Eventually, we hope to build a high efficiency tritium ion source to make possible experiments with primary beams.  The resulting resolution is expected to be well under 100 keV, and will permit rigorous tests of model calculations in the mass range near and above Fe. 


Electron Capture on key radioactive nuclei using inverse kinematics reactions (with A. Cole. R. Zegers, B. Sherrill et al.).  Radioactive nuclei play an important role in the evolution of a supernova's pre-collapse core.  In order to develop techniques for studying these reactions in inverse kinematics, we have measured cross sections for the 7Li (56Ni, 56Co)7Be(gamma) reaction.  The gamma ray labels the GT transitions leading to the first excited  1/2+ state of the 7Be ejectile .  This reaction appears to have the most promise for studies in inverse kinematics. The data is under analysis. 


Nucleosynthesis by Cosmic Rays in the Early Galaxy: (with D. Mercer).
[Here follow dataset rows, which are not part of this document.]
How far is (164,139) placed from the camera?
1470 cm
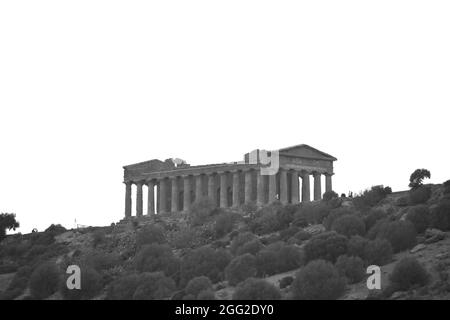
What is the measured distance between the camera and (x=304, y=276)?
8381 centimetres

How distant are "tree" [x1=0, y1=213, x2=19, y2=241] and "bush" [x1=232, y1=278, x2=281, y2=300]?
57604 millimetres

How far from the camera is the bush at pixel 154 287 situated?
9112 centimetres

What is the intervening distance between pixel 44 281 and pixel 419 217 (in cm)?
3322

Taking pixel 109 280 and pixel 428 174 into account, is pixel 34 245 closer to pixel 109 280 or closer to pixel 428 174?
pixel 109 280

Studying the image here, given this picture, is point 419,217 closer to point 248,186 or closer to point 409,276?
point 409,276

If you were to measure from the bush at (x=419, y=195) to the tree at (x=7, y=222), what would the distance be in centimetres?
5134

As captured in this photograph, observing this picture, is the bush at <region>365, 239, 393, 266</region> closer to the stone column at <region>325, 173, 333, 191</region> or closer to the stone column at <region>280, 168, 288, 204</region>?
the stone column at <region>280, 168, 288, 204</region>

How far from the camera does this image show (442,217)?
94.5 meters

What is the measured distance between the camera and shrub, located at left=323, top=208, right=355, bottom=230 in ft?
335

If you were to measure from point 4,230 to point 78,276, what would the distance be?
36.1 meters

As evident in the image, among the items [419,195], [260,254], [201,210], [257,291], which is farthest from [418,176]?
[257,291]

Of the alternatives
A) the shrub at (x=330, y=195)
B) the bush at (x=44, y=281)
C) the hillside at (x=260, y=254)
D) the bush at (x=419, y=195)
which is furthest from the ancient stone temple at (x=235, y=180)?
the bush at (x=44, y=281)

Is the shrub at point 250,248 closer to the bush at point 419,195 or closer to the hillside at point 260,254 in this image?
the hillside at point 260,254

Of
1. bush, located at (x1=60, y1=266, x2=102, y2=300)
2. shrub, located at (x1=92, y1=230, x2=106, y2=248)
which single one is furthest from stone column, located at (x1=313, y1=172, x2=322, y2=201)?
bush, located at (x1=60, y1=266, x2=102, y2=300)
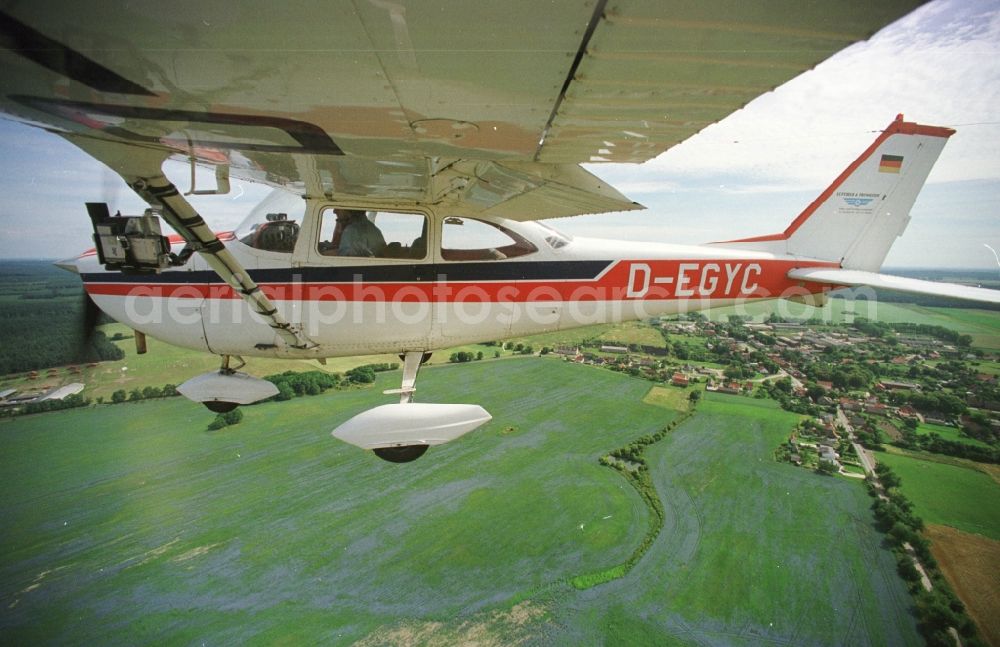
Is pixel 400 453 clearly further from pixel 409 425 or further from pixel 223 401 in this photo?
pixel 223 401

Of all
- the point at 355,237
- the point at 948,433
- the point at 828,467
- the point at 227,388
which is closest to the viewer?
the point at 355,237

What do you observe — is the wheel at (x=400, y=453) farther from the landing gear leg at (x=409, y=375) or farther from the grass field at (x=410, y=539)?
the grass field at (x=410, y=539)

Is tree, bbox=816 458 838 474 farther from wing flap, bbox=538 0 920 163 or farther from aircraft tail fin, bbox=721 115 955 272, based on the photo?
wing flap, bbox=538 0 920 163

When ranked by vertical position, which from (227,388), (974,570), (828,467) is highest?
(227,388)

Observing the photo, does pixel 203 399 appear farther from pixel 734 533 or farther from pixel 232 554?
pixel 734 533

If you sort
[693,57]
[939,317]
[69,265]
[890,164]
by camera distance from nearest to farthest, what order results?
[693,57], [69,265], [890,164], [939,317]

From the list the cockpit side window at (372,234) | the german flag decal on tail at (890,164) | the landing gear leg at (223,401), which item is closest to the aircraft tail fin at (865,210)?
the german flag decal on tail at (890,164)

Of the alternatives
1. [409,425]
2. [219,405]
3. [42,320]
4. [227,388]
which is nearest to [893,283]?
[409,425]

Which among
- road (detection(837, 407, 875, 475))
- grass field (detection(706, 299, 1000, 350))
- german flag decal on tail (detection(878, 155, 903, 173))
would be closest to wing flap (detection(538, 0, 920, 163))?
german flag decal on tail (detection(878, 155, 903, 173))
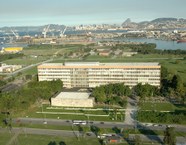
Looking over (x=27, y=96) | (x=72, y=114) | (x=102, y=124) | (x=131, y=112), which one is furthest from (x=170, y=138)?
(x=27, y=96)

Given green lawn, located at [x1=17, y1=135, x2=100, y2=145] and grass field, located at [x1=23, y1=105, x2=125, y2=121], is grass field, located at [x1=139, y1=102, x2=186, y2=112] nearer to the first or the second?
grass field, located at [x1=23, y1=105, x2=125, y2=121]

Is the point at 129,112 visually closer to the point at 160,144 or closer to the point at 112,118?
the point at 112,118

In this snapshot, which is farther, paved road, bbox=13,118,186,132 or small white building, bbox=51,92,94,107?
small white building, bbox=51,92,94,107

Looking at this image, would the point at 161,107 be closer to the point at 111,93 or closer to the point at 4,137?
the point at 111,93

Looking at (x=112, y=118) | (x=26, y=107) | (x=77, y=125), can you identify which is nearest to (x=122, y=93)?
(x=112, y=118)

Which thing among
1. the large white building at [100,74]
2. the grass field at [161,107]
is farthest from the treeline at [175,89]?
the grass field at [161,107]

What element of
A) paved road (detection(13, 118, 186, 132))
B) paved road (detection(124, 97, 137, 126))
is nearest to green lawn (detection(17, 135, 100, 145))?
paved road (detection(13, 118, 186, 132))

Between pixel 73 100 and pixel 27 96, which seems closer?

Galactic evolution  models indicate that a + a reactions play an important role in the synthesis of  6,7Li in the early galaxy; however, the cross sections leading to 6Li are poorly known, making it difficult to check the models. As more data on the 6Li abundance in very metal poor stars become available, this has become an important problem, because 6Li can be used to limit also the astration of 7Li in these stars. The energies needed for these measurements are uniquely available at the NSCL. We developed a new technique which made the measurements possible and have obtained sufficiently accurate date up to a bombarding energy of 150 MeV/nucleon. In the graph the total cross section for production of 6Li is shown as a function of the bombarding energy.  The small points show the standard cross sections (Read and Viola) previously used for cosmic ray studies, and the larger points are from the present measurements at the higher energies and from a re-analysis of earlier data at the lower energies.  The dashed curve is an exponential fit to the data.  These results allow a much better founded prediction of the production of 6,7Li by cosmic ray alpha + alpha collisions in the early galaxy.  The resulting 6Li production, calculated for a typical cosmic ray spectrum,  is about a factor of two smaller than for the Read-Viola cross sections normally used.  In many models the calculated production of 6Li is at most that observed, greatly limiting possible astration of 6Li.